Hilary Cane is planetary scientist known for her research on solar energetic particles.

== Education and career ==
Cane earned her Ph.D. in radio astronomy from the University of Tasmania in 1978. In 1979, following her Ph.D., she joined the National Aeronautics and Space Agency's Goddard Space Flight center to work on the International Cometary Explorer. The data from her work provided evidence for a new class of radio bursts called SA events, which defined the characteristics of radio emission from interplanetary shocks. Following this, in 1984, Dr. Cane continued to work with solar and galactic particle observations from Interplanetary Monitoring Platform-8 (IMP 8). In the years following, Cane and her husband William Erickson split their time between Maryland and Bruny Island, Tasmania, where Cane continued to work at the Goddard Space Flight Center.

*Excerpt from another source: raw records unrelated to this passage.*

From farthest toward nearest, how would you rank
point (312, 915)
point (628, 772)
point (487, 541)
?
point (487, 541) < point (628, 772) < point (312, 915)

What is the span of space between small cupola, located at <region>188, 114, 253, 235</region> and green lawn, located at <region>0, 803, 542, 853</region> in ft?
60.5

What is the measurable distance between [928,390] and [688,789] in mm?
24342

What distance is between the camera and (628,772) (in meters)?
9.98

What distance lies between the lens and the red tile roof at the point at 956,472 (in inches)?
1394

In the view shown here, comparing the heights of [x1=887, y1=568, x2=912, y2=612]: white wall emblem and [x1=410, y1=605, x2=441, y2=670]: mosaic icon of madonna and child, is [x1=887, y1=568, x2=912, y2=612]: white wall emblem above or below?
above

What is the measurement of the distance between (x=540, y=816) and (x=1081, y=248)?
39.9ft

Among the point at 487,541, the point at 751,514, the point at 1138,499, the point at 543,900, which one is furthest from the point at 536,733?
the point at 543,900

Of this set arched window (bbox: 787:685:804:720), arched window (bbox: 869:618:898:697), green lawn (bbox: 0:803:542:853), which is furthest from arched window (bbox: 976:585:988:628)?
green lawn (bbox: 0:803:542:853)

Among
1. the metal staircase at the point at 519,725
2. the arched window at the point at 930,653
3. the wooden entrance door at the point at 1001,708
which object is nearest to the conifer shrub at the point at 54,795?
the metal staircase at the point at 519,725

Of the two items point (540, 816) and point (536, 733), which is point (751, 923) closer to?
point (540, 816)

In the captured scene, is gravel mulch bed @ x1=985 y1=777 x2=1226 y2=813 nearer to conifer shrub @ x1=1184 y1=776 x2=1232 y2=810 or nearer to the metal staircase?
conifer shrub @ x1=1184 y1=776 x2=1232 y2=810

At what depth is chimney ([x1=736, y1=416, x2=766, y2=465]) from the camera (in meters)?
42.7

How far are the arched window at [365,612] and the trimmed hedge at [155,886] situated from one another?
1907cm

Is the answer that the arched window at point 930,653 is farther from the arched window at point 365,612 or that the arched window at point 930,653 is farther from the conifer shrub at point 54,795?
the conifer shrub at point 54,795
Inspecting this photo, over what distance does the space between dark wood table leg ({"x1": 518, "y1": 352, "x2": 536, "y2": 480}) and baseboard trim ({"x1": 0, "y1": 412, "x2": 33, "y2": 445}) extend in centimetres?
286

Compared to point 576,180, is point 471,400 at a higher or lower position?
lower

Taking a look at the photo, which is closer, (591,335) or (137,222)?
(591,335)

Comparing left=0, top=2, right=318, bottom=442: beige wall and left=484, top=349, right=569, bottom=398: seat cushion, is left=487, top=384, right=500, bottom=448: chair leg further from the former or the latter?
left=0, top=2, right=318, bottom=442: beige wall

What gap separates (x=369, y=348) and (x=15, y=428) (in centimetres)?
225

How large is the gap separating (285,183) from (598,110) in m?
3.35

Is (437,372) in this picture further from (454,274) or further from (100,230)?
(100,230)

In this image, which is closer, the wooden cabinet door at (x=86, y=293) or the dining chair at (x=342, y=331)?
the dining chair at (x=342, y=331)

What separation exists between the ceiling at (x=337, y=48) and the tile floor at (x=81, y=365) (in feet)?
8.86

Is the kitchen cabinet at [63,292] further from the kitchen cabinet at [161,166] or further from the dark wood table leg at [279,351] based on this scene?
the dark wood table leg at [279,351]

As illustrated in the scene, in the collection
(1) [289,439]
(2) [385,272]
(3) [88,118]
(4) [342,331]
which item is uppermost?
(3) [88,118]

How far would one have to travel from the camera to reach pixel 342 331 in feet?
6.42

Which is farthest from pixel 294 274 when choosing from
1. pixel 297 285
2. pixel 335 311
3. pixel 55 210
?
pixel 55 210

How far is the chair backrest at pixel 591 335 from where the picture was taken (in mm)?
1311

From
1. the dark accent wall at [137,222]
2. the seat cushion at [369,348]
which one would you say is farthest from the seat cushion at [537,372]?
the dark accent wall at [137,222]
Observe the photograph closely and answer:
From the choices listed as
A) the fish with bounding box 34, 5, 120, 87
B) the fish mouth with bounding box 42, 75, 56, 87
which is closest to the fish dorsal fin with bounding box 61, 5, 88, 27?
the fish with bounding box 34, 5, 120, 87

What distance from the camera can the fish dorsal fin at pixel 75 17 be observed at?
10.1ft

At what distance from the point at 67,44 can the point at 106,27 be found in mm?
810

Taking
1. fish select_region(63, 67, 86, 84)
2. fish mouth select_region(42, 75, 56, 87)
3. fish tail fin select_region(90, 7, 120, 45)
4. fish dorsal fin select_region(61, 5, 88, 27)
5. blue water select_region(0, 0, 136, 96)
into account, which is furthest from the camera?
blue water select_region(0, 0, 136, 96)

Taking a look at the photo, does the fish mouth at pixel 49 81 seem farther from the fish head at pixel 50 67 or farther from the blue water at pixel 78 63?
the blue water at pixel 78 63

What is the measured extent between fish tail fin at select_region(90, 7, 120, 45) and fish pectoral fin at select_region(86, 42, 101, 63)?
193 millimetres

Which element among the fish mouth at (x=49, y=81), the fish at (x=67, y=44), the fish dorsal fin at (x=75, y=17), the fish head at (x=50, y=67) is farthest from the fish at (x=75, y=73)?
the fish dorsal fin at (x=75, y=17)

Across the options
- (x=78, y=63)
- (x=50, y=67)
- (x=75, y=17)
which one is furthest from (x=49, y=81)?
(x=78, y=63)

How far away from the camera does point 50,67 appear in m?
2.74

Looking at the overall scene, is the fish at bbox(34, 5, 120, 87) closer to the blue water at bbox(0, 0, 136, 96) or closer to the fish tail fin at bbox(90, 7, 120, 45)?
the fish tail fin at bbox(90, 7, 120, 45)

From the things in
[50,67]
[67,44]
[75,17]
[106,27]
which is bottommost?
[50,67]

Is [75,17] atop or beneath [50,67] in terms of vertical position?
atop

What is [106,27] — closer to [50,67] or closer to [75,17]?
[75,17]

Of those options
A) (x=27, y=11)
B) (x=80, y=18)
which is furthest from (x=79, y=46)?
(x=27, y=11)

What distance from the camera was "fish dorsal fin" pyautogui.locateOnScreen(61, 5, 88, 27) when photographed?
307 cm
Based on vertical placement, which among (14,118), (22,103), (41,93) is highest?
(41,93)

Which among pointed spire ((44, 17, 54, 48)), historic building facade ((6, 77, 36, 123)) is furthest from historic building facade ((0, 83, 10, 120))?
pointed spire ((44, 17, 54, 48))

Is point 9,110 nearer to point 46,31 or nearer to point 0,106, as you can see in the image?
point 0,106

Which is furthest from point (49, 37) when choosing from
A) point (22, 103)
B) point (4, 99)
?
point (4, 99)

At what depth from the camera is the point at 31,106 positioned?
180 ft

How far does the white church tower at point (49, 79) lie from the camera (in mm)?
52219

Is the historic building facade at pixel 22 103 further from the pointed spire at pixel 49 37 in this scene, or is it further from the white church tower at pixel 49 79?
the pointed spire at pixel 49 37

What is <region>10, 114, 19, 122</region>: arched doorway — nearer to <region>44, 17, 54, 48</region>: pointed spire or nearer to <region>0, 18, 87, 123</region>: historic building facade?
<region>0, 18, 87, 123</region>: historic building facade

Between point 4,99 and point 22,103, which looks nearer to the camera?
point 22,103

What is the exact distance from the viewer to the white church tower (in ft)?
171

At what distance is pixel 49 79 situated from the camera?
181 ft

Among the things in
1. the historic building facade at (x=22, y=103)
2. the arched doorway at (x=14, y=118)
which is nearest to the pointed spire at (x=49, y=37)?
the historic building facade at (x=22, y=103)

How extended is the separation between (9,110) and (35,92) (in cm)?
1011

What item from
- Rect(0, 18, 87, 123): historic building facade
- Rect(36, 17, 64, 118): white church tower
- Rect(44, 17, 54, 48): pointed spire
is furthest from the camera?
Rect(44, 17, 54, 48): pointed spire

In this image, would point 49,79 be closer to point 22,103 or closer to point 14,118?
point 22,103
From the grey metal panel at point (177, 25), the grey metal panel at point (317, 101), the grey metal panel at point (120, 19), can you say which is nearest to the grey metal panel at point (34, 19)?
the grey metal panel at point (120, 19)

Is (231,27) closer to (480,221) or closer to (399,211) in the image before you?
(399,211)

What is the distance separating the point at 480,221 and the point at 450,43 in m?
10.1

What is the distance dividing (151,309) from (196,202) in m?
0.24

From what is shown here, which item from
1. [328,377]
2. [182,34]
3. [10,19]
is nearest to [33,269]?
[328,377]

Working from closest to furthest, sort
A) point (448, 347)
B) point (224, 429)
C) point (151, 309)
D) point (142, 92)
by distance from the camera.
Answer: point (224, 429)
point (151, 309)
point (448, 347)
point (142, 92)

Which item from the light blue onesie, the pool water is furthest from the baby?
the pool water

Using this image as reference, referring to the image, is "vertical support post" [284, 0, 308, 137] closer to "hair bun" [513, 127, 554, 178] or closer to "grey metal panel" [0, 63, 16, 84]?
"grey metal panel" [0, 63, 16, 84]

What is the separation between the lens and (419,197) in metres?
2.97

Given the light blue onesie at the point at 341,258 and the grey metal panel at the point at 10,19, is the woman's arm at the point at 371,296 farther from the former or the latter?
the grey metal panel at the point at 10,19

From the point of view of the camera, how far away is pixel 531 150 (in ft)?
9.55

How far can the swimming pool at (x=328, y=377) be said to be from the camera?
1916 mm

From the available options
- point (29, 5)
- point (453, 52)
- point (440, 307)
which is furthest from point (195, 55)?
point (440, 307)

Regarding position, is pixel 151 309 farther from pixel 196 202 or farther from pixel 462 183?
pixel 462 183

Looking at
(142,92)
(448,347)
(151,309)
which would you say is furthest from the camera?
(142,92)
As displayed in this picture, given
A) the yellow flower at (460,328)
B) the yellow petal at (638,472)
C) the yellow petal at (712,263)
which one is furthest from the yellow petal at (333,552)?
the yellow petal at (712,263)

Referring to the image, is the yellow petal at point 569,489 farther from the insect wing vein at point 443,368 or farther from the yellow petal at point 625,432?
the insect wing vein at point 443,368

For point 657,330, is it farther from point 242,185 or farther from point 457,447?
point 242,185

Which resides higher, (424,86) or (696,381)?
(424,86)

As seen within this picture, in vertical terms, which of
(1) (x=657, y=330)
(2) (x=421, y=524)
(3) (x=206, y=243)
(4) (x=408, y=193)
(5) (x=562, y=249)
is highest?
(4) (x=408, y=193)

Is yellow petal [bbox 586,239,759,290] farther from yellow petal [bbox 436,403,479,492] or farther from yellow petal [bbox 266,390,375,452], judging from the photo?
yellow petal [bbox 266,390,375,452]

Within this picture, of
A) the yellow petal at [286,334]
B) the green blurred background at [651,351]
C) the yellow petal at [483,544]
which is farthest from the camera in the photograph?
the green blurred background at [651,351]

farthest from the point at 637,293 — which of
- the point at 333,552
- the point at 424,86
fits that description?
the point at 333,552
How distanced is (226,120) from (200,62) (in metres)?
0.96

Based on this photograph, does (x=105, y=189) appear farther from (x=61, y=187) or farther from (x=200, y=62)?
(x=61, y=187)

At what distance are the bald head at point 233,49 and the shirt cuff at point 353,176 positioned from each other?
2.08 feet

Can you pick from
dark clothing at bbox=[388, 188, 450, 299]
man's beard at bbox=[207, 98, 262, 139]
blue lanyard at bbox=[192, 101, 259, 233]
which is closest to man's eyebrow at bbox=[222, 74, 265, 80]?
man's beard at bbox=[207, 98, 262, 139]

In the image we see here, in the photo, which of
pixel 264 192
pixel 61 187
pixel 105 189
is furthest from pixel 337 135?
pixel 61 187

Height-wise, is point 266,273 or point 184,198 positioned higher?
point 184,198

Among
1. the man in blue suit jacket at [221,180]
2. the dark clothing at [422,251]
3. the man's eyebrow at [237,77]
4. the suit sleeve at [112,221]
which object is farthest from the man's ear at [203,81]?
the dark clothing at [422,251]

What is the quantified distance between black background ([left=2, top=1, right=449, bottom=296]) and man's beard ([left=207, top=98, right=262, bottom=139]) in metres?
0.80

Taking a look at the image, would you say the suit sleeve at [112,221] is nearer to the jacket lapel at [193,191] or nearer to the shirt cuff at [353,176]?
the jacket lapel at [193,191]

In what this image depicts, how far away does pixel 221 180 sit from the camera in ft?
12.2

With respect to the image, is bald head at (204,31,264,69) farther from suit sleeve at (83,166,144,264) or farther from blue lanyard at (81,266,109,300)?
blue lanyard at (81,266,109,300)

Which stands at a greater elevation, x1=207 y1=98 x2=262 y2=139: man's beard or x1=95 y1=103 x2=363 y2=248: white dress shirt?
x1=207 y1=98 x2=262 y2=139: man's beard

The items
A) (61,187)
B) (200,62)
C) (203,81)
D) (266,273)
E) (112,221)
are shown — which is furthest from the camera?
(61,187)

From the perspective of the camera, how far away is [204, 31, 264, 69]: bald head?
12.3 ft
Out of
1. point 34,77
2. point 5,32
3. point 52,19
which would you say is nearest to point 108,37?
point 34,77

In 2014, Cane was elected a fellow of the American Geophysical Union "for elucidating the relative roles of flares and coronal mass ejections as sources of energetic particles from the Sun."

Since 2003, Cane has been a member of the International Astronomical Union.

== Research ==
Cane's research investigated the abundance of solar energetic particles and the magnetic field of the sun and coronal mass ejections, particles released from the sun that interfere with power grids.

=== Selected publications ===
- Richardson, I. G. (2010). "Near-Earth Interplanetary Coronal Mass Ejections During Solar Cycle 23 (1996 – 2009): Catalog and Summary of Properties"
- Cane, Hilary V. (2000). "Cosmic Rays and Earth"
- Cane, H. V. (2002). "Solar flares, type III radio bursts, coronal mass ejections, and energetic particles"
- Rosenvinge, Tycho Von (2006). "Solar Eruptions and Energetic Particles"
- "Hilary V. Cane." NASA.gov, NASA, science.gsfc.nasa.gov/670/seminar/previous_lep/fall2000/

== Awards and honors ==
- Fellow, American Geophysical Union (2014)

== Personal life ==
Cane started orienteering in the mid-1970s and has published a walker's guide to Bruny Island. Cane was married to the astronomer William C. Erickson who established the Bruny Island Radio Spectrometer before he died in 2015.